Todo esse cenário, diz o executivo, favorece algumas empresas brasileiras. A Vale, por exemplo, produz minério de ferro de maior concentração e, portanto, menos poluente – algo que tem sido mais demandado na China. Além disso, o preço de suas ações ainda opera com desconto em relação aos pares globais, o que tende a ser destravado conforme a empresa conclui suas pendências relacionadas à tragédia de Brumadinho (MG). Já as siderúrgicas se beneficiam de preços mais altos do aço em meio a cortes de produção na China.
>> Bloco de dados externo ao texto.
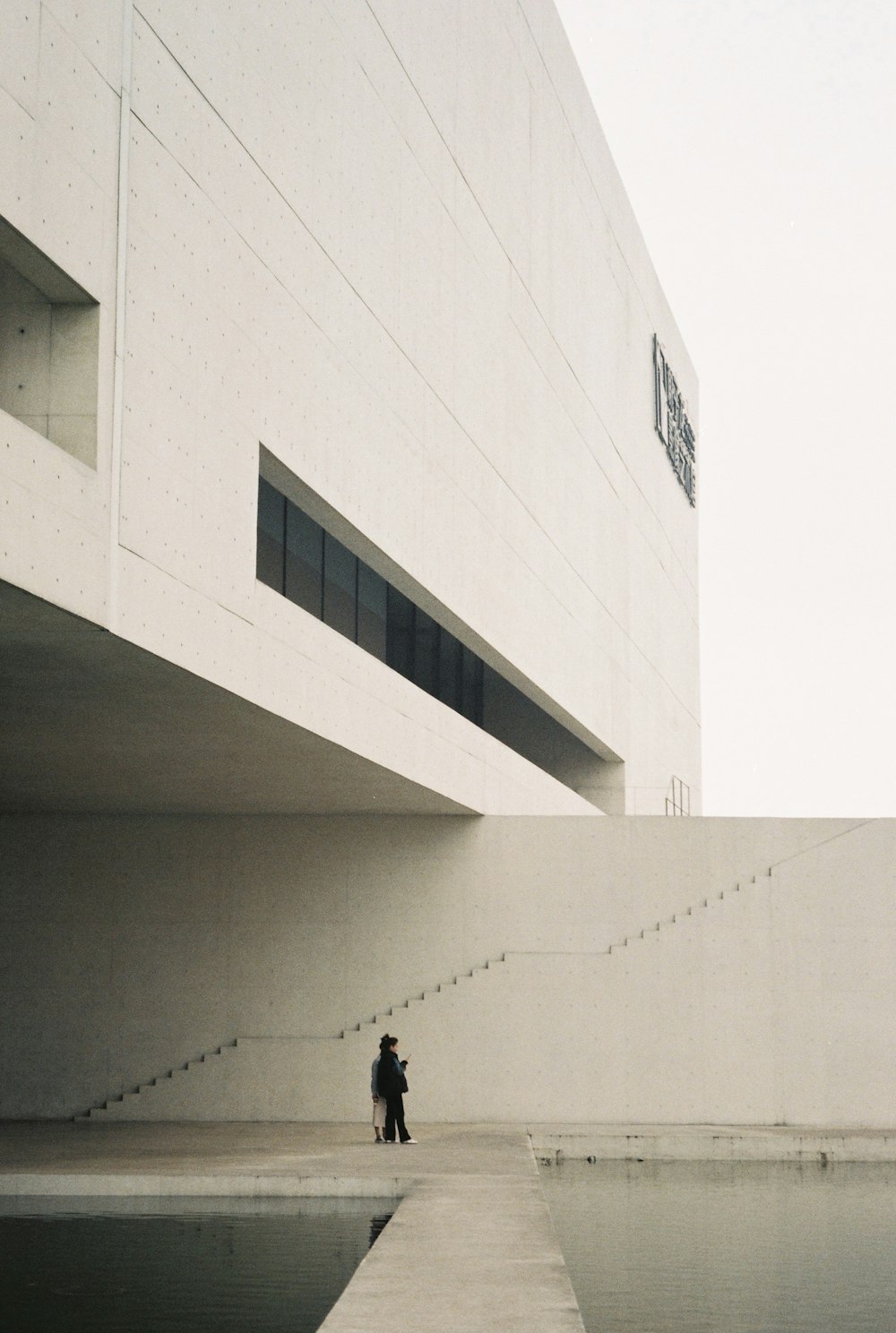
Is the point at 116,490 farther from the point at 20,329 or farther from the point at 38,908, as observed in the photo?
the point at 38,908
“Existe uma probabilidade muito alta de vermos preços elevados de commodities neste ano e no próximo. E acredito que poderemos ver um ciclo de três a cinco anos, como foi a duração de 2002 a 2007”, diz Rocha, da Occam.

Os resultados recordes da Vale no primeiro trimestre mostram bem esse efeito. E não só em termos absolutos. As margens de lucro também são as mais altas dos últimos anos. Descontados os custos de produção, a empresa ficou com 63% das vendas no primeiro trimestre, ou R$ 43,9 bilhões. No mesmo período do ano passado, sobraram 39%, ou R$ 12 bilhões.
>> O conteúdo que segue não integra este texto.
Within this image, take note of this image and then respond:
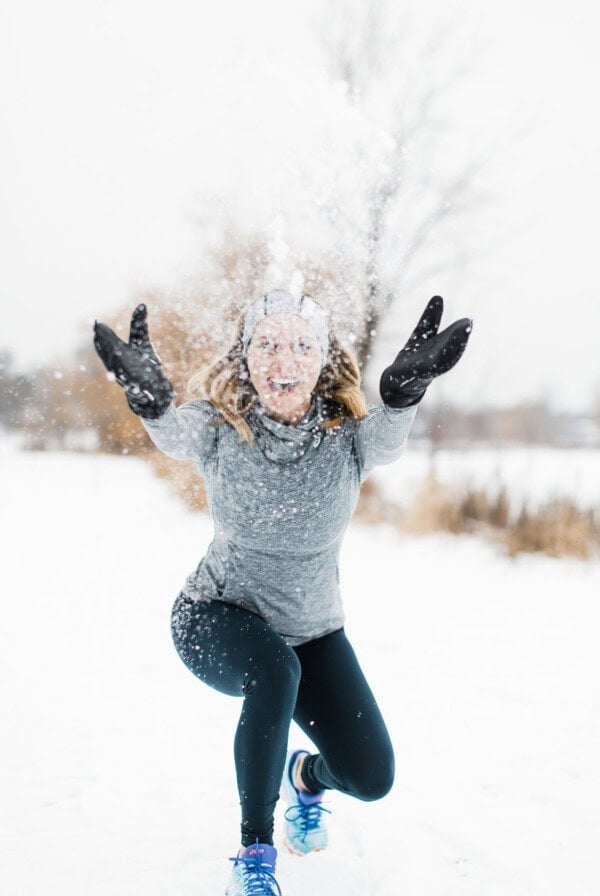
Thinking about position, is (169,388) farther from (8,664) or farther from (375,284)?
(375,284)

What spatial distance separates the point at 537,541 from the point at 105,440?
138 inches

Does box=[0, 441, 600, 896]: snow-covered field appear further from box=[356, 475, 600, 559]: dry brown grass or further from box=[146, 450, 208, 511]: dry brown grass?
box=[146, 450, 208, 511]: dry brown grass

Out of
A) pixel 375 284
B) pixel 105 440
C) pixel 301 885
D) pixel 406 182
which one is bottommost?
pixel 301 885

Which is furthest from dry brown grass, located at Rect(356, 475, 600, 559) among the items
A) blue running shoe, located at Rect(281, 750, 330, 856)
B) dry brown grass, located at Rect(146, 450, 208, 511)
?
blue running shoe, located at Rect(281, 750, 330, 856)

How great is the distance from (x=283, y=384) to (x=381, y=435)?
0.82 ft

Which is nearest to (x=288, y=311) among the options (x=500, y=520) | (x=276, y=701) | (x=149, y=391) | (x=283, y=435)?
(x=283, y=435)

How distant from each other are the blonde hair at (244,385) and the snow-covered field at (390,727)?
1.07 m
Esse volume de recursos encheu o caixa da empresa – R$ 73 bilhões no fim de março, ante R$ 19 bilhões no ano anterior – e levou a ação para o topo, descolada de seus pares do Ibovespa. O valor de mercado, R$ 606 bilhões pelo fechamento de ontem, é 90% maior que o da Petrobras, a segunda no ranking.

Apesar disso, há quem veja esse cenário mais favorável com um pé atrás. O estrategista-chefe de mercados emergentes do BCA Research, Arthur Budagahyan, ressalta que a visão otimista de médio prazo sobre as commodities não leva em conta a desaceleração da “velha economia” da China nos próximos seis a nove meses. “O petróleo e o minério de ferro não estarão em um mercado altista secular nos próximos anos.” Em relação ao cobre, Budagahyan diz que mesmo se a demanda chinesa pautada pela “agenda verde” aumentar 25% até meados do ano que vem, o consumo mundial do metal diminuirá de 3,8% em 2020 para 2,7% nos próximos 12 meses, devido ao encolhimento da indústria tradicional da China. “A demanda por cobre por causa da descarbonização da energia ainda é muito pequena para compensar a desaceleração da ‘velha economia’”, afirma.

De toda a maneira, o momento ainda é de visões positivas entre os profissionais. Para a analista de renda variável da ARX, Marcela Morais, o cenário externo vai continuar guiando a renda variável local, o que pode dar um fôlego extra para o Ibovespa buscar a máxima recorde e testar novos topos históricos, já na faixa dos 125 mil pontos. “O superciclo ainda não terminou”, avalia Marcela, e a retomada do crescimento econômico global necessita de commodities industriais, como minério de ferro, aço, petróleo e papelão.

O otimismo com o exterior contrasta com a cautela com o quadro local. “Há um embate político”, afirma a gestora da ARX, citando a crise sanitária e a demora no avanço da agenda de reformas, que contaminam as empresas mais voltadas à atividade doméstica.

Ainda assim, um exercício semelhante ao que mostra a queda do Ibovespa sem as commodities, só que trocando as ações pelos balanços, traz resultados interessantes e até animadores. A amostra de empresas expurgada das grandes exportadoras tem vendas e lucro operacional menores em 2020, é fato, mas com crescimento de 5,2% e 4%, respectivamente, em relação a 2019. Para um ano de pandemia, é uma prova de resiliência.